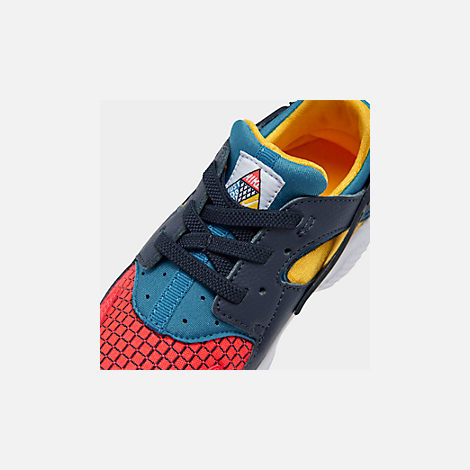 Front view of Kids' Toddler Nike Huarache Run Now Casual Shoes in Bright Crimson/Obsidian/Photo Blue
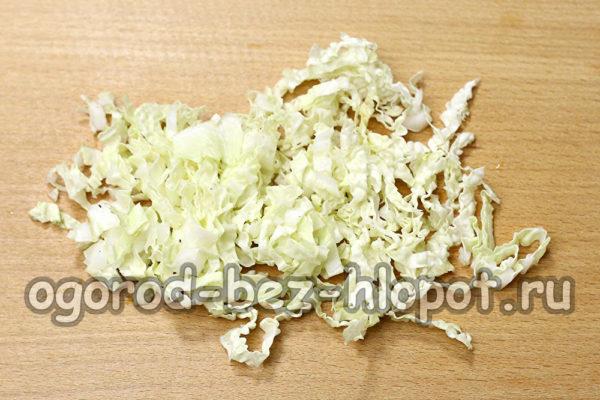 пекинскую капусту нашинковать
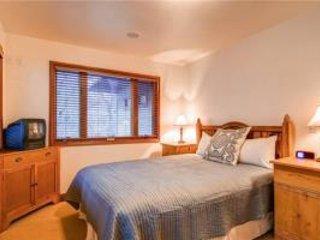 Crescent Ridge - 3BR Condo + Private Hot Tub #119 - LLH 61575, Park City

════════

▸ **About this task**: Your job is to repeat the data exactly, leaving each picture out.

▸ **Task result**:
 Front view of Kids' Toddler Nike Huarache Run Now Casual Shoes in Bright Crimson/Obsidian/Photo Blue
 пекинскую капусту нашинковать
 Crescent Ridge - 3BR Condo + Private Hot Tub #119 - LLH 61575, Park City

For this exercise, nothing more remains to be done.